Two ASU juniors, both Native American students, plan to reach out to their communities in different ways after they receive their degrees. Both have won Morris K. Udall Scholarships to help them advance the lives of other Native Americans.

Christa Lee, 22, a nursing major who also won the award last year, is a member of the Navajo Nation who wants to provide quality health care to her people, advocating and influencing policy so all Native Americans can have better access to health care. She’d like to become a certified nurse midwife.

Robert Howard, majoring in accounting and American Indian Studies, is a member of the San Carlos Apache Tribe who hopes to help shape and strengthen the overall structure and financial health of the tribe. Now 37, Howard was once the tribe’s youngest tribal vice-chairman. But he returned to college after realizing he didn’t have the educational background he needed to make good and effective decisions.

Lee and Howard are among only 80 students to win $5,000 Udall Scholarships, awarded to sophomores and juniors who plan careers in environmental public policy, tribal policy and health care. In the past 13 years, 24 ASU students have won Udalls.

Lee was influenced by the death of her father from alcoholism when she was six years old, and the strong role model provided by her mother.
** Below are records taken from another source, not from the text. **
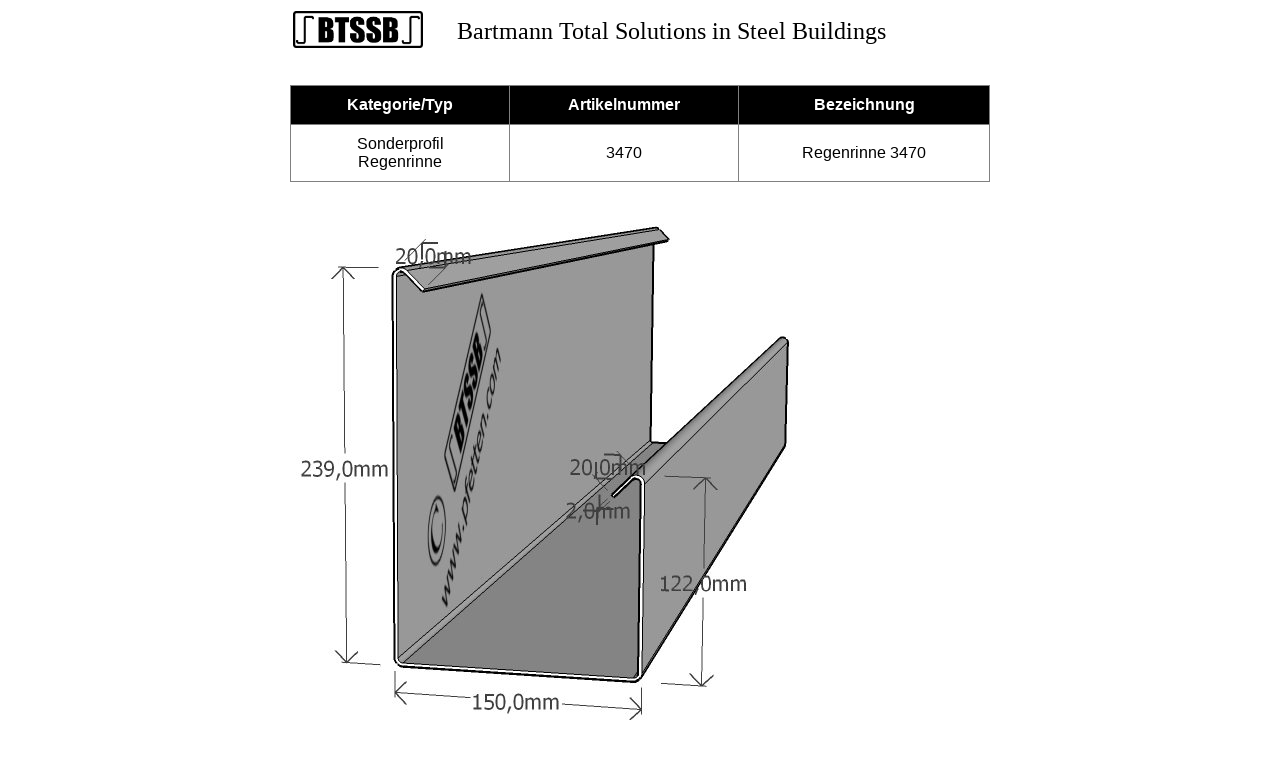

--- FILE ---
content_type: text/html
request_url: https://pfetten.com/profile/sonderprofile/3470.html
body_size: 6302
content:
<!DOCTYPE html>
<HTML>
<HEAD>
<TITLE>BTSSB Sonderprofil Regenrinne</TITLE>
<META NAME="Description" CONTENT="Sonderprofil Regenrinne.
Unsere Zubeh&ouml;r werden einbaufertig, korrosionsgesch&uuml;tzt in verzinkter als auch in &auml;sthetischer Pulverbeschichtung (Duplex-System) sicher verpackt und kommissioniert termingerecht angeliefert.">
<META http-equiv="Content-Type" content="text/html; charset=utf-8">
<META http-equiv="Content-Style-Type" content="text/css">
<meta name="viewport" content="width=device-width, initial-scale=1.0">
<META NAME="Robots" CONTENT="INDEX,FOLLOW">
<link rel="shortcut icon" href="../../favicon.ico">
<LINK rel="stylesheet" href="../fontp.css">
<LINK rel="stylesheet" href="../tablep.css">
</HEAD>
<BODY link="#0645ad" vlink="#0033cc">
<center>
<TABLE width="700">
  <TBODY>
    <TR>
      <TD><A href="https://www.pfetten.com/index1.html" target="_blank" rel="noopener noreferrer"><IMG src="../../img/btssblogo.jpg" width="130" height="37" border="0"></A></TD>
      <TD><FONT face="Impact" size="5">Bartmann Total Solutions in Steel Buildings</FONT></TD>
    </TR>
  </TBODY>
</TABLE>
<br><br>
<TABLE class="be">
  <TBODY>
    <TR>
      <TH>Kategorie/Typ</TH>
      <TH>Artikelnummer</TH>
      <TH>Bezeichnung</TH>
    </TR>
    <TR>
      <TD>Sonderprofil<br>Regenrinne</TD>
      <TD>3470</TD>
      <TD>Regenrinne 3470</TD>
    </TR>
  </TBODY>
</TABLE>
<TABLE border="0" cellspacing="5" width="700">
  <TBODY>
    <TR>
      <TD><BR>
      <BR>
      <IMG src="3470.jpg" border="0"></TD>
    </TR>
  </TBODY>
</TABLE>
<HR>
<form method="post" action="../mail.php">
<TABLE width="700">
  <TBODY>
    <TR>
      <TD align="right"><IMG src="../1a.png" width="16" height="16" border="0"> <a href="#" onclick="window.print(); return false;">Drucken/PDF</A> 
l <IMG src="../2a.png" width="16" height="16" border="0"> <A href="https://pfetten.com/profile/sonderprofile/sonderprofile.html" target="_blank" rel="noopener noreferrer">Produkt&uuml;bersicht</A> l <IMG src="../3a.png" width="16" height="16" border="0"> <A href="https://www.pfetten.com" target="_blank" rel="noopener noreferrer">Startseite</A></TD>
    </TR>
    <TR>
      <TD><BR><BR><B>Anfrage / Bestellformular</B></TD>
    </TR>
    <TR>
      <TD><INPUT type="radio" name="Sonderprofil" value="Anfrage" checked> Anfrage / <INPUT type="radio" name="Sonderprofil" value="Bestellung"> Bestellung<BR>
      <INPUT type="radio" name="Artikel" value="Regenrinne 3470 / Artikelnummer 3470" checked> Regenrinne 3470 (Artikelnummer 3470)<BR>
      <BR>
      Firma (*Pflichtfeld)<BR>
      <INPUT size="90" type="text" name="Firma"><BR>
      <BR>
      Strasse, Hausnummer<BR>
      <INPUT size="90" type="text" name="Strasse-Nummer"><BR>
      <BR>
      PLZ, Ort, Land<BR>
      <INPUT size="90" type="text" name="PLZ-Ort-Land"><BR>
      <BR>
      Ansprechpartner<BR>
      <INPUT size="90" type="text" name="Ansprechpartner"><BR>
      <BR>
      Telefon<BR>
      <INPUT size="90" type="text" name="Telefon"><BR>
      <BR>
      E-Mail (*Pflichtfeld)<BR>
      <INPUT size="90" type="text" name="Email"><BR>
      <BR>
      Homepage<BR>
      <INPUT size="90" type="text" name="Homepage"><BR>
      <BR>
      </TD>
    </TR>
    <TR>
      <TD>BV / Projekt / Ihr Zeichen<BR>
      <INPUT size="90" type="text" name="BV/Projekt"><BR>
      <INPUT type="radio" name="Auftrag" value="Auftrag liegt bereits vor" checked> Auftrag liegt bereits vor <INPUT type="radio" name="Auftrag" value="Auftrag liegt noch nicht vor"> Auftrag liegt noch nicht vor<BR>
      <BR>
      Laufende Meter<BR>
      <INPUT size="50" type="text" name="Laufende_Meter"><BR>
      <BR>
      L&auml;ngenanzahl<BR>
      <INPUT size="50" type="text" name="L&auml;ngenanzahl"><BR>
      <BR>
      Maximale Profill&auml;nge<BR>
      <INPUT size="50" type="text" name="Max_Profill&auml;nge"><BR>
      <BR>
      Minimale Profill&auml;nge<BR>
      <INPUT size="50" type="text" name="Min_Profill&auml;nge"><BR>
      <BR>
      Lochdurchmesser (Keine Angabe = Ungelocht)<BR>
      <INPUT size="50" type="text" name="Lochdurchmesser"><BR>
      <BR>
      Material<BR>
      <INPUT size="90" type="text" name="Material" value="min. S350GD nach EN 10025 + Z275-N-A nach EN 10147"><BR>
      <BR>
      Oberfl&auml;che<BR>
      <INPUT type="checkbox" name="Oberfl&auml;che[]" value="Sendzimirverzinkt"> Sendzimirverzinkt <INPUT type="checkbox" name="Oberfl&auml;che[]" value="Unbehandelt"> Unbehandelt /roh<BR>
      <INPUT type="checkbox" name="Oberfl&auml;che[]" value="Pulverbeschichtung"> Pulverbeschichtung <INPUT size="30" type="text" name="Pulverbeschichtung-RAL" value="(RAL=)"> <A href="https://pfetten.com/ral/ralfarben.html" target="_blank" rel="noopener noreferrer">RAL-Farben</A><BR>
      <INPUT type="checkbox" name="Oberfl&auml;che[]" value="Andere"> Andere Oberfl&auml;che <INPUT size="30" type="text" name="Andere-Oberfl&auml;che"><BR>
      <BR>
      Lieferadresse<BR>
      <INPUT size="90" type="text" name="Lieferadresse"><BR>
      <BR>
      Liefertermin<BR>
      <INPUT size="90" type="text" name="Liefertermin"><BR>
      <BR>
      Bemerkung / Nachricht an BTSSB<BR>
      <TEXTAREA name="Bemerkung" rows="10" cols="90" wrap="hard"></TEXTAREA><BR>
      <BR>
      <INPUT type="submit" value="Senden">   <INPUT type="reset" value="Inhalt l&ouml;schen"></TD>
    </TR>  </TBODY>
</TABLE>
</FORM>
<P><B>BTSSB</B> Bartmann Total Solutions in Steel Buildings<BR>
Casa Mondiale - CH-6745 Giornico / TI - Switzerland<BR>
Tel. 0041-(0)91 864 2230 - FAX 0041-(0)91 864 2235<BR>
E-Mail: <A href="mailto:info@pfetten.com">info@pfetten.com</A> - URL: <A href="https://www.pfetten.com" target="_blank">www.pfetten.com</A></P>
<P><A href="https://www.pfetten.com/impressum.html" target="_blank" rel="noopener noreferrer">Impressum</A> l <A href="https://www.pfetten.com/agb.html" target="_blank" rel="noopener noreferrer">AGB</A> l <A href="https://www.pfetten.com/datenschutzerklaerung.html" target="_blank" rel="noopener noreferrer">Datenschutzerkl&auml;rung</A> l 
Copyright&copy; 
<script type="text/javascript" language="JavaScript"> 
<!-- 
TYnow = new Date();document.write( ' - ' + TYnow.getFullYear() );
// -->
</script>
BTSSB All rights reserved</P>
</center>
</BODY>
</HTML>

--- FILE ---
content_type: text/css
request_url: https://pfetten.com/profile/tablep.css
body_size: 123
content:
table.be {
  text-align: center;
  border-collapse: collapse;
  width: 700px;
}

table.be th, table.be td {
  border: solid 1px gray;
}

table.be th{
  color: #ffffff;
  padding: 10px;
  background-color: #000000;
  }

table.be td{
  color: #000000;
  padding: 10px;
  }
She has volunteered and worked in three Indian Health Service hospitals, noticing the significance of body language, facial expression and familiar language when working with elderly patients.
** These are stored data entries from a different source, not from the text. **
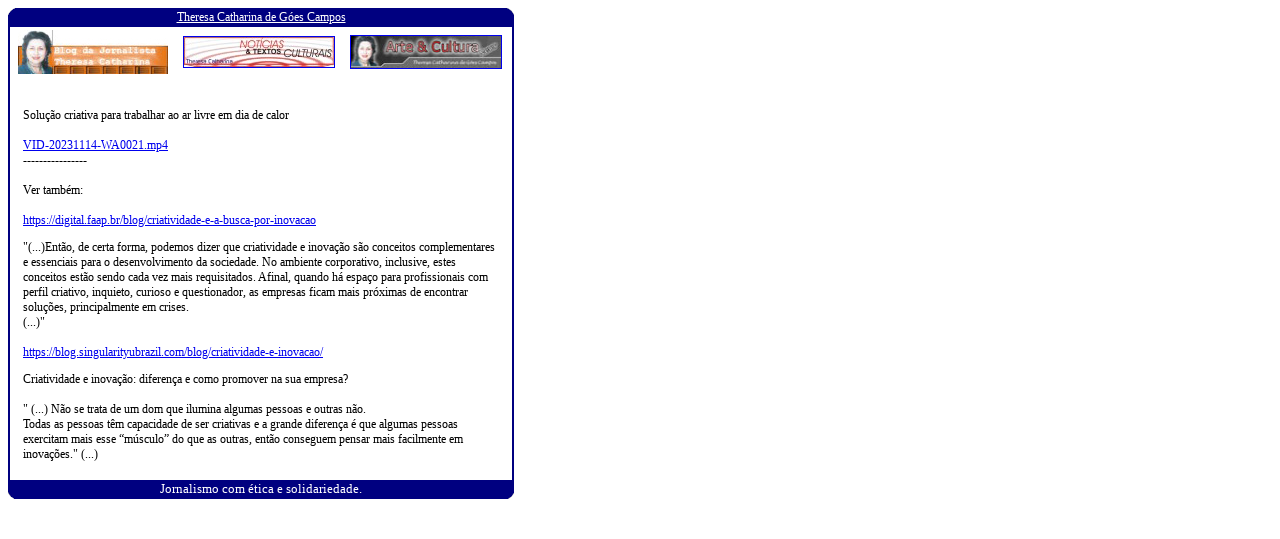

--- FILE ---
content_type: text/html
request_url: https://theresacatharinacampos.com/comp11113.htm
body_size: 2138
content:
<html>
<head>
<title>Solu��o criativa para trabalhar ao ar livre em dia de calor</title>
<style type="text/css">
BODY,P,TD {font : normal 12px Verdana;}
A{font-family: verdana; font-size: 12px; text-decoration: underline;}
A:hover{font-family: verdana; font-size: 12px; text-decoration: underline;}
A:LINK {text-decoration: underline;}
A:VISITED {text-decoration: underline;}
</style>
</head>

<script type="text/javascript">
var gaJsHost = (("https:" == document.location.protocol) ? "https://ssl." : "http://www.");
document.write(unescape("%3Cscript src='" + gaJsHost + "google-analytics.com/ga.js' type='text/javascript'%3E%3C/script%3E"));
</script>
<script type="text/javascript">
try {
var pageTracker = _gat._getTracker("UA-9646149-1");
pageTracker._trackPageview();
} catch(err) {}</script>

<body>
<table cellpadding="0" cellspacing="0" width="506" id="table1">
			<!-- MSTableType="layout" -->
			<tr>
				<td height="251">
				<table cellpadding="0" cellspacing="0" border="0" width="100%" height="100%" id="table2">
					<!-- MSCellFormattingTableID="1" -->
					<tr>
						<td><font face="Verdana" size="2">
						<img alt="" src="http://www.theresacatharinacampos.com/images/MsoPnl_Cnr_tl_154.gif" width="10" height="19"></font></td>
						<td bgcolor="#000080" nowrap>
						<!-- MSCellFormattingType="header" -->
						<p align="center">
<font color="#FFFFFF" face="Verdana" size="2">
<a target="_self" href="http://www.theresacatharinacampos.com/">
<font color="#FFFFFF">Theresa Catharina de G�es Campos</font></a></font></td>
						<td height="19"><font face="Verdana" size="2">
						<img alt="" src="http://www.theresacatharinacampos.com/images/MsoPnl_Cnr_tr_156.gif" width="10" height="19"></font></td>
					</tr>
					<tr>
						<td valign="top" colspan="4" height="100%" style="border-left: 2px solid #000080; border-right: 2px solid #000080">
						<!-- MSCellFormattingType="content" -->
						<div align="center">
	<table border="0" width="100%" id="table3">
		<tr>
			<td align="center">
						<a href="http://www.theresacatharinacampos.com/">
			<img border="0" src="http://www.theresacatharinacampos.com/images/PropBlogTheresa.jpg" width="150" height="44"></a></td>
			<td align="center">
						<font size="2" color="#FFFFFF">
						<a target="_blank" href="http://www.noticiasculturais.com">
						<img border="1" src="http://www.theresacatharinacampos.com/images/noticiasculturais.jpg" width="150" height="30"></a></font></td>
			<td align="center">
						<a target="_blank" href="http://www.arteculturanews.com">
						<img height="32" src="http://www.theresacatharinacampos.com/images/bannerpequeno.jpg" width="150" border="1"></a></td>
		</tr>
		<tr>
			<td align="left" colspan="4">
						<table border="0" width="100%" cellspacing="0" cellpadding="0" id="table4">
							<tr>
								<td width="10" rowspan="3">&nbsp;</td>
								<td>
								<p>&nbsp;</td>
								<td width="10" rowspan="3">&nbsp;</td>
							</tr>
							<tr>
								<td>
								<br>
								Solu��o criativa para trabalhar ao ar livre em 
								dia de calor<br>
								<br>
								<a href="VID-20231114-WA0021.mp4">VID-20231114-WA0021.mp4</a><br>
								----------------<br>
								<br>
								Ver tamb�m:<br>
								<br>
								<a href="https://digital.faap.br/blog/criatividade-e-a-busca-por-inovacao">
								https://digital.faap.br/blog/criatividade-e-a-busca-por-inovacao</a><p>
								&quot;(...)Ent�o, de certa forma, podemos dizer que 
								criatividade e inova��o s�o conceitos 
								complementares e essenciais para o 
								desenvolvimento da sociedade. No ambiente 
								corporativo, inclusive, estes conceitos est�o 
								sendo cada vez mais requisitados. Afinal, quando 
								h� espa�o para profissionais com perfil 
								criativo, inquieto, curioso e questionador, as 
								empresas ficam mais pr�ximas de encontrar 
								solu��es, principalmente em crises.<br>
								(...)&quot;<br>
								<br>
								<a href="https://blog.singularityubrazil.com/blog/criatividade-e-inovacao/">
								https://blog.singularityubrazil.com/blog/criatividade-e-inovacao/</a></p>
								<p>Criatividade e inova��o: diferen�a e como 
								promover na sua empresa?<br>
								<br>
								&quot; (...) N�o se trata de um dom que ilumina 
								algumas pessoas e outras n�o. <br>
								Todas as pessoas t�m capacidade de ser criativas 
								e a grande diferen�a � que algumas pessoas 
								exercitam mais esse �m�sculo� do que as outras, 
								ent�o conseguem pensar mais facilmente em 
								inova��es.&quot; (...)</td>
							</tr>
							<tr>
								<td>
								&nbsp;</td>
							</tr>
						</table>
			</td>
		</tr>
	</table>
						</div>
						</td>
					</tr>
					<tr>
						<td width="10"><font face="Verdana" size="2">
						<img alt="" src="http://www.theresacatharinacampos.com/images/MsoPnl_Cnr_bl_158.gif" width="10" height="19"></font></td>
						<td nowrap bgcolor="#000080" width="100%">
						<!-- MSCellFormattingType="footer" -->
						<p align="center">
<font face="Verdana" size="2" color="#FFFFFF">Jornalismo com �tica e solidariedade.</font></td>
						<td height="19" width="10">
						<font face="Verdana" size="2">
						<img alt="" src="http://www.theresacatharinacampos.com/images/MsoPnl_Cnr_br_15A.gif" width="10" height="19"></font></td>
					</tr>
				</table>
				</td>
			</tr>
</table>
</body>
</html>




She was moved to discover that American Indian expectant mothers were 3.6 times more likely to have begun prenatal care in the third trimester or not at all than non-Hispanic whites. Lee hopes to get a master’s in nursing and work as an RN for five years before seeking out ways to influence policy through administration.

Howard’s family also was impacted by alcoholism, and he grew up in an adoptive family and later a group home for delinquent youth. He was unsuccessful in his first attempt at college. But he went back to work with his tribe, persuading them to use casino profits to host a monthly “elders luncheon” for the elderly to socialize and communicate with tribal officers.

He wants to improve tribal business policies, centralizing planning and analysis for the casino, telecommunications and tribal ranching. He hopes become an enterprise coordinator for the tribal council, to centralize financial information and lessen the tribe’s dependence on outside consultants. Eventually he would like to earn a degree in tribal law.